On 10/13/2013 02:30 PM, Joaquin M Lopez Munoz wrote:
Stephen Kelly
writes: That was done in this commit actually:
https://svn.boost.org/trac/boost/changeset/85272
That commit message doesn't specify the compiler versions affected either though, indeed.
You want this info to be spoken out oud and easily accessible; now it is hidden deep into one of your many recent commits (worse yet, 85275 was commited on your behalf by Daniel, so looking for skelly is not guaranteed to catch every relevant commit.)
My changes amount to removal of definitions of some macros in boost/config, followed by removal of newly-dead code. The log in boost/config is most relevant to what you seem to be looking for. There are very few changes there recently. I recommend using git-svn and `gitk boost/config`. I must confess I'm surprised at how few people on this list use git-svn. No one I know who has reached a certain familiarity with git would always use it over raw svn. Have you ever used git? I wonder will the git migration be beneficial/painful for this community. Or are you speaking for users, and not for yourself (I'm reading below)? I suppose you must be speaking for yourself as you talk about inadequate commit messages... My best advice to you is to use git-svn and gitk.
Considering that authors and, particularly, users do not customarily scan Boost commits at svn.boost.org, chances are the majority of affected people won't notice until Boost 1.56.
Ideas for improving that are welcome. Do you have any ideas? What about keeping http://www.boost.org/users/news/old_compilers.html up to date with the changes/bumps?
and one has to investigate in order to find out what other compilers are effecively dropped as a consequence of TPS being required (the log mentions MPW and SunPro 5.3, but I guess Digital Mars and GCC 2.x are also affected, Only the config/compiler files for MPW and SunPro are affected by this commit. Which are not listed in changeset 85272.
You don't understand. Maybe I was not clear enough. Let me try again: Only the config/compiler files for MPW and SunPro are affected by revision 86241. In that context, your comment about revision 85272 makes no sense. Do you understand now?
Are there other compilers affected?
This also makes no sense with the (hopefully?) clarity above. I answered this in the grandparent mail.

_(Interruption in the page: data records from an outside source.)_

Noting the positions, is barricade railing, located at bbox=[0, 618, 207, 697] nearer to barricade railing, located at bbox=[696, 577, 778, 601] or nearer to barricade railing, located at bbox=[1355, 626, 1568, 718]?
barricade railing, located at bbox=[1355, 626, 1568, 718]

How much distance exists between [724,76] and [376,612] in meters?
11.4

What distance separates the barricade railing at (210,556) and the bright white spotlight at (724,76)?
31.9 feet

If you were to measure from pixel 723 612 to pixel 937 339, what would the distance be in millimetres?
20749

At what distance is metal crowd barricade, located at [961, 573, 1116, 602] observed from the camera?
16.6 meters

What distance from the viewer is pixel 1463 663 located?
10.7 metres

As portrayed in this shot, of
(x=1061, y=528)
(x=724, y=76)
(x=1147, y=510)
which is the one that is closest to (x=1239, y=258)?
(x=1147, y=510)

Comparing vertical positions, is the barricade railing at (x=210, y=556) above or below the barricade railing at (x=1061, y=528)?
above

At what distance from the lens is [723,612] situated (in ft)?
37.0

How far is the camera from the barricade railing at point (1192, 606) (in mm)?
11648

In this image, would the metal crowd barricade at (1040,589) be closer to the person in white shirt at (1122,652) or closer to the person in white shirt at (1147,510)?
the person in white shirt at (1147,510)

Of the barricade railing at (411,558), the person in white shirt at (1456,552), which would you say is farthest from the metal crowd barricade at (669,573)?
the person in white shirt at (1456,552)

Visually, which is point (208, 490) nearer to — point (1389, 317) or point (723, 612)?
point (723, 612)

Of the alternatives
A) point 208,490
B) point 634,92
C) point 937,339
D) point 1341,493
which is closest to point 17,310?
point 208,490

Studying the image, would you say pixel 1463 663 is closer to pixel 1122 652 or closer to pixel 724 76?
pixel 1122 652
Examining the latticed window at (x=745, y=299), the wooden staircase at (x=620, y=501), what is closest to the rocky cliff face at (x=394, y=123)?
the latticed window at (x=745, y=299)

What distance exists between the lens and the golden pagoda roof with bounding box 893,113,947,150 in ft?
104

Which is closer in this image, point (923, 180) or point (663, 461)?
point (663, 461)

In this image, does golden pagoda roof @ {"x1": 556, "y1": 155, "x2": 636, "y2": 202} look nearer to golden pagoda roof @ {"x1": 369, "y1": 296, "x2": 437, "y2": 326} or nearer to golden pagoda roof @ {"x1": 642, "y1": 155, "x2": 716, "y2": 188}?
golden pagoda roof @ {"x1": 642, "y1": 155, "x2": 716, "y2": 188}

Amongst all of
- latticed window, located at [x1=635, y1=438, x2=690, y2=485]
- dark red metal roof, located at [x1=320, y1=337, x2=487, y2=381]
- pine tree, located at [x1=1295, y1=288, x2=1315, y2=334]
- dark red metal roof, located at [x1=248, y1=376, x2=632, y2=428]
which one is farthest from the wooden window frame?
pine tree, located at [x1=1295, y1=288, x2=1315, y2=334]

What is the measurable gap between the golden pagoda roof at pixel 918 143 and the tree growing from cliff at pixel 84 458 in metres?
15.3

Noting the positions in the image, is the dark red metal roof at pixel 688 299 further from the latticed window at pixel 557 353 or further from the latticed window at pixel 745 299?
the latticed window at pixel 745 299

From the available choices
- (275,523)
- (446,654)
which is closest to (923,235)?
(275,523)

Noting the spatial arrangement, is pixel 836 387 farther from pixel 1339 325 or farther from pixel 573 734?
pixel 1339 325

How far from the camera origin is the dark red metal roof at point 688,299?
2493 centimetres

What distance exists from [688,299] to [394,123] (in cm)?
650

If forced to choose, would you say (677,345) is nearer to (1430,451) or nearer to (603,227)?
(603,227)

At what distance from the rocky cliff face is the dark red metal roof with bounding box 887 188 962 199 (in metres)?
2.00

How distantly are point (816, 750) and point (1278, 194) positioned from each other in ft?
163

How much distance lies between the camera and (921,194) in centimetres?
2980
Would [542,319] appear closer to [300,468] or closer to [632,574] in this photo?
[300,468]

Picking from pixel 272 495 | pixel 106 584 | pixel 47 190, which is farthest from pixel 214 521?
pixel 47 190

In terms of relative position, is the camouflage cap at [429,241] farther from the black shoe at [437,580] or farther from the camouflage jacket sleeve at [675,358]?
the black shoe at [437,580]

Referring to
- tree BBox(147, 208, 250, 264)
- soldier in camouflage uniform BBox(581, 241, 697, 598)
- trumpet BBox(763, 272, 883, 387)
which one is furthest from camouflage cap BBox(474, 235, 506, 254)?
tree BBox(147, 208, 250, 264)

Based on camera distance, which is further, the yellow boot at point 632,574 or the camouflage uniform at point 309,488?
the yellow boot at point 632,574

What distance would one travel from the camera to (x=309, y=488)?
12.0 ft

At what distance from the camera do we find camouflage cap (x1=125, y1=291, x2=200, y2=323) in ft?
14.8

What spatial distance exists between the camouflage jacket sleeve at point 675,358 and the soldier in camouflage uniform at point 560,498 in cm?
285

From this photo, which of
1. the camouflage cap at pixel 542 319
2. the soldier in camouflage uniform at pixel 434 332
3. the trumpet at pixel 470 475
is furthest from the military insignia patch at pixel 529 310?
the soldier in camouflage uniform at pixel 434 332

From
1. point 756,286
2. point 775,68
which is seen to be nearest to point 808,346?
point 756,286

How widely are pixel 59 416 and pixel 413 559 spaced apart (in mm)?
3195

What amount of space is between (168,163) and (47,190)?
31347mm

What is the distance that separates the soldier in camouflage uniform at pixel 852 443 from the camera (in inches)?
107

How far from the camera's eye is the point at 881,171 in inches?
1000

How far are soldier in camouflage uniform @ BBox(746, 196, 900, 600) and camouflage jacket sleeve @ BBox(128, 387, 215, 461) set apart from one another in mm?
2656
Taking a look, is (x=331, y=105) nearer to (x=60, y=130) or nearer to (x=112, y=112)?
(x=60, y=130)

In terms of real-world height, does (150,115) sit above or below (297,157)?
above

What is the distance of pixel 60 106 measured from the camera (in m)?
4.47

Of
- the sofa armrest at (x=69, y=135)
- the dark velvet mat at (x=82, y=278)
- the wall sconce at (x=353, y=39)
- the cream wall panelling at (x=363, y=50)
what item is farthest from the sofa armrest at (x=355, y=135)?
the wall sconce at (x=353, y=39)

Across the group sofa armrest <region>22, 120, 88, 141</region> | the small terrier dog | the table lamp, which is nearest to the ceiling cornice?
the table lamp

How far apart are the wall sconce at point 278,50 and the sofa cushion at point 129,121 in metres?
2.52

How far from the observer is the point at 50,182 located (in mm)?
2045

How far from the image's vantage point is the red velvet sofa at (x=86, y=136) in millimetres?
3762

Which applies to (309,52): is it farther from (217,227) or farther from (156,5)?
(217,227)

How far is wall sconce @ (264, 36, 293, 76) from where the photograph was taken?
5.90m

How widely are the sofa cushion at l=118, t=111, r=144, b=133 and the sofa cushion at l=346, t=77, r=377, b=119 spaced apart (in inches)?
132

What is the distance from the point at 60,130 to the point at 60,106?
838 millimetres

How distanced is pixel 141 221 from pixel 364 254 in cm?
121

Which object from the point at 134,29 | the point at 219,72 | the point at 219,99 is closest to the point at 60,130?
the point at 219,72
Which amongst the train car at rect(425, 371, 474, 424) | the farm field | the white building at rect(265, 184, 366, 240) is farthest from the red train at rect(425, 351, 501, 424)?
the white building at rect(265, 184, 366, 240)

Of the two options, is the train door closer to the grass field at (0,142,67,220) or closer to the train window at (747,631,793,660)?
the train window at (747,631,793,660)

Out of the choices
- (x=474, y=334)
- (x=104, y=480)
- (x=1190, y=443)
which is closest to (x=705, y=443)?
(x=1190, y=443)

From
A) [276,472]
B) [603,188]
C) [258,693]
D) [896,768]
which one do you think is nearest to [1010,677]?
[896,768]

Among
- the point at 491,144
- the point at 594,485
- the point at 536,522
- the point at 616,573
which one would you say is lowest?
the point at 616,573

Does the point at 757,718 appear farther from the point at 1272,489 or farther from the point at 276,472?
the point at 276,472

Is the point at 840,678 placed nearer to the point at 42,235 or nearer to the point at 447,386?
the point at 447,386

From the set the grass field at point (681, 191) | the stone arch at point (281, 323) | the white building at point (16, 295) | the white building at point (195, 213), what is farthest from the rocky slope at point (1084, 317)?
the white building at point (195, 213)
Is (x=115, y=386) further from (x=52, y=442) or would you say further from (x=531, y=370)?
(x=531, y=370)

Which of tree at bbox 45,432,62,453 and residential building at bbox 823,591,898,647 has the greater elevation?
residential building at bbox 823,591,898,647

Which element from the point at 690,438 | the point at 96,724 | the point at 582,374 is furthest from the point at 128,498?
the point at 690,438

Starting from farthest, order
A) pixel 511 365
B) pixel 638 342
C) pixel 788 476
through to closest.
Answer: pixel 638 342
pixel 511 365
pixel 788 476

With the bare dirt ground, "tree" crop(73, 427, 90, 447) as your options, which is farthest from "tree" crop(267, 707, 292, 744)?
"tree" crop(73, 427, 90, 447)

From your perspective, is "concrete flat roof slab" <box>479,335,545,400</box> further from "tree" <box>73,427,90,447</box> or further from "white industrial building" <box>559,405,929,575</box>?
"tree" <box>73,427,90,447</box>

The DigitalMars one didn't define BOOST_NO_TEMPLATE_PARTIAL_SPECIALIZATION, nor did it do so before revision 85272, so if it needed the macro, it was already broken. But at least one of your commits is related to Digital Mars:
What does one of my commits being related to Digital Mars have to do with revision 85272 or BOOST_NO_TEMPLATE_PARTIAL_SPECIALIZATION? Please don't change the point of what we're discussing mid-thread. It's not fair to move the goalposts like that. Revision 86043 is not different to the commits which affected MSVC or GCC. I simplified a preprocessor condition for a compiler which has been marked as obsolete.
I have also the suspicion that along the way you have removed macros and workarounds not directly related to TPS or MSVC 6.0/7.0. Can you be more specific? Changeset 86043 was the one smelly commit I spotted.
It is not smelly. __DMC__ >= 0x810 is always true as of revision 85272.
* Consider adding some [xxx] subject tag in your communications to the mailing list so that users and maintainers can easily track them (for instance, [compiler support]) I'll never understand why people want '[compiler support]' prefixing a message titled 'Removing support for old compilers' (both keywords are there) or 'Bumping borland, SunPro, mwerks and MPW compiler requirements' (MPW is more-specific than 'compiler support', so if someone cares about MPW, that's what they'll notice). Prefixing, which is regularly used in Boost mailing lists, allows people interested in a particular initiative to easily filter and track related messages. Now, if I want to consult the prior discussions on your efforts I have to look for your name and filter out not related stuff.
Filtering for my name is enough. You can consider the [compiler support]/[modularization] implied on all messages from me. Thanks, Steve.